● Given instruction
Retype the lines below without any changes, starting at the line that contains "What is the distance from the picture-taking" and continuing through the final line.
----
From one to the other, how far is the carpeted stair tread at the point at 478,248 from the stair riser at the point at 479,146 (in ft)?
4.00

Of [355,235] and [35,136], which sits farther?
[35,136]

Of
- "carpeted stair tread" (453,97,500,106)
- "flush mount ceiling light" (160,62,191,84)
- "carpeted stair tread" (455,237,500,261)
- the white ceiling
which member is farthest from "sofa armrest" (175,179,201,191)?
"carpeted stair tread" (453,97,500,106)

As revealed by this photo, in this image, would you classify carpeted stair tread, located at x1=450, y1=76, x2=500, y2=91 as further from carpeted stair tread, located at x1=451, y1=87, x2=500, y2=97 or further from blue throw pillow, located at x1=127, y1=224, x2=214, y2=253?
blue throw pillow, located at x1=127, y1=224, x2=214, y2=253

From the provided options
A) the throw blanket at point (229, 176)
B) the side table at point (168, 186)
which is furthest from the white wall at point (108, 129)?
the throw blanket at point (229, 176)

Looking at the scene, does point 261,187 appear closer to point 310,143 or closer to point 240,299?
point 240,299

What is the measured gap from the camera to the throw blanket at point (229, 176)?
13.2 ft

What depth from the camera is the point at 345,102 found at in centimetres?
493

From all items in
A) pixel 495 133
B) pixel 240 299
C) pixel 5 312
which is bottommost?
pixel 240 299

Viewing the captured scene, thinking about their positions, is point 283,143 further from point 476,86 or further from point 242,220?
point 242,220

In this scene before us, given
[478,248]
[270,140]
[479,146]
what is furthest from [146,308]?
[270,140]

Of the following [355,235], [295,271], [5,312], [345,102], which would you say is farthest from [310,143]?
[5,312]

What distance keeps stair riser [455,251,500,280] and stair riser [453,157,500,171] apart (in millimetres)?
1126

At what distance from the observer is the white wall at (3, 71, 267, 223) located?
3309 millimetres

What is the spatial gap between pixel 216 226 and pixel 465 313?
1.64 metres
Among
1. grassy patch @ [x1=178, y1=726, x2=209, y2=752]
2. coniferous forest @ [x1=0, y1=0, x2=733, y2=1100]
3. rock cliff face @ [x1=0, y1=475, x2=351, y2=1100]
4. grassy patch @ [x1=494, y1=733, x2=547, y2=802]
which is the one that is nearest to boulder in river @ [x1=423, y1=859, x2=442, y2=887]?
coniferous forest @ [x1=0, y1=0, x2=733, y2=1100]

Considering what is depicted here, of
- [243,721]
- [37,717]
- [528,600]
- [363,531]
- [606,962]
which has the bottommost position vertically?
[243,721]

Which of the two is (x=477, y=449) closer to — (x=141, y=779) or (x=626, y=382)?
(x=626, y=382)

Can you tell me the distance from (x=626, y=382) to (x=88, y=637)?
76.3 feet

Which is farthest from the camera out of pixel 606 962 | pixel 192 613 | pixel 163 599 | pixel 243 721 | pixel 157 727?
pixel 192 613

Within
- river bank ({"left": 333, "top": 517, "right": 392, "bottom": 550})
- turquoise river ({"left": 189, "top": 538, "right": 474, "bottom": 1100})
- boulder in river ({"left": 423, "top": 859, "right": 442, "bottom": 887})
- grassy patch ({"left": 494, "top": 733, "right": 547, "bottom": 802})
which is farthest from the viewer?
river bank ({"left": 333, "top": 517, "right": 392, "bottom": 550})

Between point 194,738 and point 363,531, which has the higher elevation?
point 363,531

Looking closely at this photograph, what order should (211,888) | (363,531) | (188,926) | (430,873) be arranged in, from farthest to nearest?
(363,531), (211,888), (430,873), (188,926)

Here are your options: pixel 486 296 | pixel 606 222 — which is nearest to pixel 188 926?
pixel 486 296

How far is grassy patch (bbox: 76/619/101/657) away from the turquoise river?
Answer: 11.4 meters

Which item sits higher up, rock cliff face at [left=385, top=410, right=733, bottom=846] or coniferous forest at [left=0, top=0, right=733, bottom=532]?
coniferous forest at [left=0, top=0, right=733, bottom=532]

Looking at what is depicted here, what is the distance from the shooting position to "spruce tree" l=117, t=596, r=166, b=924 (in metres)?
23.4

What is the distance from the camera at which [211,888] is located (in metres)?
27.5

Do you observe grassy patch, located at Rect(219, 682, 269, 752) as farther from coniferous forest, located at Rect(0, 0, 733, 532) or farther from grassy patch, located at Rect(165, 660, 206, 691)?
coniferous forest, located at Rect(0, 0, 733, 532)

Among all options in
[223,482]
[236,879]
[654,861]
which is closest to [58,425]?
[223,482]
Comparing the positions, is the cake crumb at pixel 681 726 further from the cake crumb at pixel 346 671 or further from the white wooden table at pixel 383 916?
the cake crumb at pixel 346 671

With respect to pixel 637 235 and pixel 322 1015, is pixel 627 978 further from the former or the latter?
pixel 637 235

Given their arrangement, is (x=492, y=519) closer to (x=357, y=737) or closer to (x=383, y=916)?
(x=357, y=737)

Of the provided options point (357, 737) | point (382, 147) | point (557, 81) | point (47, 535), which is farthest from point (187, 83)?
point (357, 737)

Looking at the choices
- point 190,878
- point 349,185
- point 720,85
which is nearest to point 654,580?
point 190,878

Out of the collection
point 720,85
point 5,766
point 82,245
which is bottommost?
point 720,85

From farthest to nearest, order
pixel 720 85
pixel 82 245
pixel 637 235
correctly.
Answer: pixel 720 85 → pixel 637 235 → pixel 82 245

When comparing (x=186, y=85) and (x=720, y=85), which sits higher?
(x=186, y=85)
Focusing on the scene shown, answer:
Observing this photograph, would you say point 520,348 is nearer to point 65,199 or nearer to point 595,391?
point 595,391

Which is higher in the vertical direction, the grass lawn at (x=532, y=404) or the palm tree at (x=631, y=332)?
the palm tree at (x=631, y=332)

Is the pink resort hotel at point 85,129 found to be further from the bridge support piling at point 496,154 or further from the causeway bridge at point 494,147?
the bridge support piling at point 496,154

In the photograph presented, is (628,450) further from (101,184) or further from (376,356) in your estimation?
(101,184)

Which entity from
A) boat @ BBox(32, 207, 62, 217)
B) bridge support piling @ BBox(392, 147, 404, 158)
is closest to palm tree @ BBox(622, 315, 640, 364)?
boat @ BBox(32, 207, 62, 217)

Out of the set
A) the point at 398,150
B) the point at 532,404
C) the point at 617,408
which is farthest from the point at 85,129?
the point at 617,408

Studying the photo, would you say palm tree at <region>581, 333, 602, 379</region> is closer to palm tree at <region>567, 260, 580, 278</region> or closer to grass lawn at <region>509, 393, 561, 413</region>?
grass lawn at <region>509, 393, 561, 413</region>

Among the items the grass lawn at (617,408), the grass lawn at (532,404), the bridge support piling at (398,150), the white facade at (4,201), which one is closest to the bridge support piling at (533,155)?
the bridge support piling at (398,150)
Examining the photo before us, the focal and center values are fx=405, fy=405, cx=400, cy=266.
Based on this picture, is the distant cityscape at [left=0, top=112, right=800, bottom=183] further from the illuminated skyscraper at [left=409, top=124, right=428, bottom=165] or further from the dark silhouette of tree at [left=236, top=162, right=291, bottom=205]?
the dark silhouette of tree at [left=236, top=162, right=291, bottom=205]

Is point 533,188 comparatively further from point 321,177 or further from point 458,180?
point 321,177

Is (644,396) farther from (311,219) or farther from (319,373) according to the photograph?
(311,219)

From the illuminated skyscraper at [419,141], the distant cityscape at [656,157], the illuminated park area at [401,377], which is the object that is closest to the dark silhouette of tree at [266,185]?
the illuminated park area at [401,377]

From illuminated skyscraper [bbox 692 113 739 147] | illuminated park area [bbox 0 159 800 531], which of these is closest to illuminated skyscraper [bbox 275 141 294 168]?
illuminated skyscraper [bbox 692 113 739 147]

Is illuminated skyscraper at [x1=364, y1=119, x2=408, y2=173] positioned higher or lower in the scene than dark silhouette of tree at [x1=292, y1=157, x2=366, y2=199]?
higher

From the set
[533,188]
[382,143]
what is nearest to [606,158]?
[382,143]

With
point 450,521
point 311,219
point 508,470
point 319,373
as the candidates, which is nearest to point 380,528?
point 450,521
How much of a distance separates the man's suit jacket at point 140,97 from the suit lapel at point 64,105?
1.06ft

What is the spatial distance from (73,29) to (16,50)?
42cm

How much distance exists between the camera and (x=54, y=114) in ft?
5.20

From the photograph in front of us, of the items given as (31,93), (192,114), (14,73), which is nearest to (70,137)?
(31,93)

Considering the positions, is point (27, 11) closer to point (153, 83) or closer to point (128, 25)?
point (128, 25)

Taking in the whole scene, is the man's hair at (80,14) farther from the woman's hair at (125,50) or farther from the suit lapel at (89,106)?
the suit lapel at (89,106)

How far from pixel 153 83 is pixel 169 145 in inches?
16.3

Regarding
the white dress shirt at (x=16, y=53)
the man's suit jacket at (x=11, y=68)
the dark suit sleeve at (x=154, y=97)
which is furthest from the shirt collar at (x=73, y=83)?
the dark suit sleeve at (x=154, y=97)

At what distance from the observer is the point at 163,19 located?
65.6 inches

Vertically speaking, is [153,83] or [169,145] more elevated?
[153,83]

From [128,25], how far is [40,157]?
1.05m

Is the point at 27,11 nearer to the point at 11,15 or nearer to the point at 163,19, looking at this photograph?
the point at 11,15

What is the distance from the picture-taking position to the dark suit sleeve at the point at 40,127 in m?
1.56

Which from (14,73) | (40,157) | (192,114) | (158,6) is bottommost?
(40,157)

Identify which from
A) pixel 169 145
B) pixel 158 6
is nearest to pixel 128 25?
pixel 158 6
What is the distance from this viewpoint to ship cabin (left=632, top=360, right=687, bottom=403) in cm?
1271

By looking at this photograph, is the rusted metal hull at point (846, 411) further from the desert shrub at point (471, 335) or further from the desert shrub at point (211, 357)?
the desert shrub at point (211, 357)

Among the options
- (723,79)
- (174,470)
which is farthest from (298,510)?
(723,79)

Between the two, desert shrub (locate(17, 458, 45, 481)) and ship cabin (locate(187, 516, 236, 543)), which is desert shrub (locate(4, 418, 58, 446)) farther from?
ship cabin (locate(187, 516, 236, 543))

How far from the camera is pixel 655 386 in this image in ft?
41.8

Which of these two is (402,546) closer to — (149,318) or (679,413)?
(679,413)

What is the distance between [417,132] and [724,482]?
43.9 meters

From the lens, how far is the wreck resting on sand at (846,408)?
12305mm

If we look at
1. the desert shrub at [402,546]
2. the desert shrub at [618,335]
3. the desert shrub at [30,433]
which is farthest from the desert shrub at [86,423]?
----
● Full answer
What is the distance from the picture-taking position to the dark suit sleeve at the point at 40,127 in m?
1.56

Which from (14,73) | (40,157) | (192,114) | (158,6) is bottommost?
(40,157)

Identify which from
A) pixel 169 145
B) pixel 158 6
is nearest to pixel 128 25?
pixel 158 6
What is the distance from this viewpoint to ship cabin (left=632, top=360, right=687, bottom=403) in cm?
1271

By looking at this photograph, is the rusted metal hull at point (846, 411) further from the desert shrub at point (471, 335) or further from the desert shrub at point (211, 357)?
the desert shrub at point (211, 357)

Among the options
- (723,79)
- (174,470)
which is farthest from (298,510)?
(723,79)

Between the two, desert shrub (locate(17, 458, 45, 481)) and ship cabin (locate(187, 516, 236, 543)), which is desert shrub (locate(4, 418, 58, 446)) farther from?
ship cabin (locate(187, 516, 236, 543))

How far from the camera is pixel 655 386 in this image in ft?
41.8

Which of these two is (402,546) closer to — (149,318) or (679,413)?
(679,413)

What is the distance between [417,132] and [724,482]?
43.9 meters

From the lens, how far is the wreck resting on sand at (846,408)?
12305mm

If we look at
1. the desert shrub at [402,546]
2. the desert shrub at [618,335]
3. the desert shrub at [30,433]
which is farthest from the desert shrub at [86,423]?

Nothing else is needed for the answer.